Col. James Dennis Brady (April 3, 1843 – November 30, 1900) was a U.S. Representative from Virginia.  He was also an American Civil War officer for the North.  In between his public service years, he was a lawyer in private practice.

Early life
Brady was born in Portsmouth, Virginia to Irish immigrant parents Bartholomew and Elizabeth Brady, who had four other children.  His parents died in the 1855 Yellow Fever epidemic, which claimed the lives of approximately 10% of the Portsmouth population.

Civil War accomplishments
Brady enlisted on March 9, 1861 as a private in Company A, 37th New York Volunteers, "Irish Rifles", and with the Irish Brigade.  He was commissioned as Lieutenant then Adjutant, promoted to Captain, Major, Lieutenant and Colonel of the regiment and last named officer honorably mustered out of service on 1865-05-26, claiming to be the "Youngest colonel in the Army of the Potomac."

Given request 1 ▸ According to the passage on James Dennis Brady, what event killed his parents?
Given request 2 ▸ Write out again every line of the listing, from the line containing "How much distance" through the end of the listing. In the answers only, add 24 to each number, whether it is a distance or a coordinate.

Items listed in a dataset ▸
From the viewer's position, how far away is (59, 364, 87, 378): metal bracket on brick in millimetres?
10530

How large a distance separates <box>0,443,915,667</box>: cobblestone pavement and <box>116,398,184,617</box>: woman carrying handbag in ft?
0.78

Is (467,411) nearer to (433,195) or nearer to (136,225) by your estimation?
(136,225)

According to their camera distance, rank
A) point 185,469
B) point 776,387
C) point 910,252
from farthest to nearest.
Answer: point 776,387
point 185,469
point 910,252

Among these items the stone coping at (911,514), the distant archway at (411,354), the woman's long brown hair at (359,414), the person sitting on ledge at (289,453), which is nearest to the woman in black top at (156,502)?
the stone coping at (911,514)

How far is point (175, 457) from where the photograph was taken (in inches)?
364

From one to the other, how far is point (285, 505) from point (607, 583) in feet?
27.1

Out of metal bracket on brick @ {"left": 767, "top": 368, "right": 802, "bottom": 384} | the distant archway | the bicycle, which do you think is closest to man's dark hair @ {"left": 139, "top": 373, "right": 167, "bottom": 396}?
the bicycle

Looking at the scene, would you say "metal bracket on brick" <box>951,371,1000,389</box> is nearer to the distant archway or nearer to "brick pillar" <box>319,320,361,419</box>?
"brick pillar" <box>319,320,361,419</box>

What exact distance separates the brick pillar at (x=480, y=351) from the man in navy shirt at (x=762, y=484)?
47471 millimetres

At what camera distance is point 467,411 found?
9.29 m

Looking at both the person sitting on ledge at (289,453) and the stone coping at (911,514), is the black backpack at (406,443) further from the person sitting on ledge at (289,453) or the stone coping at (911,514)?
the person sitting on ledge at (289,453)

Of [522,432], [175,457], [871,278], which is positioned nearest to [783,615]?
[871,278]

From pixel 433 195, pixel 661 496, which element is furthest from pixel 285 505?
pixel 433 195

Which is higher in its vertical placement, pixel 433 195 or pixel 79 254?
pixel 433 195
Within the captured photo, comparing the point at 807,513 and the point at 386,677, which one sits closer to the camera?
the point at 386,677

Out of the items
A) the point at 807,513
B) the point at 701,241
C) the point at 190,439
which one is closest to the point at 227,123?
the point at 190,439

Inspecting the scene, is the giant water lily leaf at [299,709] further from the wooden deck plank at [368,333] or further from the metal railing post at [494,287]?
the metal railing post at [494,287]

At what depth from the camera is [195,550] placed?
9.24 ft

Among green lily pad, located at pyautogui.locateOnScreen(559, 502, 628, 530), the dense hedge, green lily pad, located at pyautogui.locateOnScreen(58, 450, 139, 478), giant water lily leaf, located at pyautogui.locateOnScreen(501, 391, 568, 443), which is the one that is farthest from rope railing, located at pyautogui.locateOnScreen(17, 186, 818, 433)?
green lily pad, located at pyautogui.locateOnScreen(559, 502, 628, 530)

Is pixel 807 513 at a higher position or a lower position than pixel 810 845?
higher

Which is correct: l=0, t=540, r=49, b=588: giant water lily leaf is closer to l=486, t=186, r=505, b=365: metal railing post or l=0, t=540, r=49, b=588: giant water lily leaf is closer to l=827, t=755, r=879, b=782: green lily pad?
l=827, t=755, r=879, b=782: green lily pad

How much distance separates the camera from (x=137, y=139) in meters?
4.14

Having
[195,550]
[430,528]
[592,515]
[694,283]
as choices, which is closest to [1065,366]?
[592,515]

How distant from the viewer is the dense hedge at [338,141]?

Exercise solution 1 ▸ The 1855 Yellow Fever epidemic in Portsmouth.

Exercise solution 2 ▸
How much distance separates the camera from (x=137, y=139) in meters?
28.14

Having
[195,550]
[430,528]
[592,515]
[694,283]
as choices, which is closest to [1065,366]?
[616,539]

How distant from the viewer is the dense hedge at [338,141]?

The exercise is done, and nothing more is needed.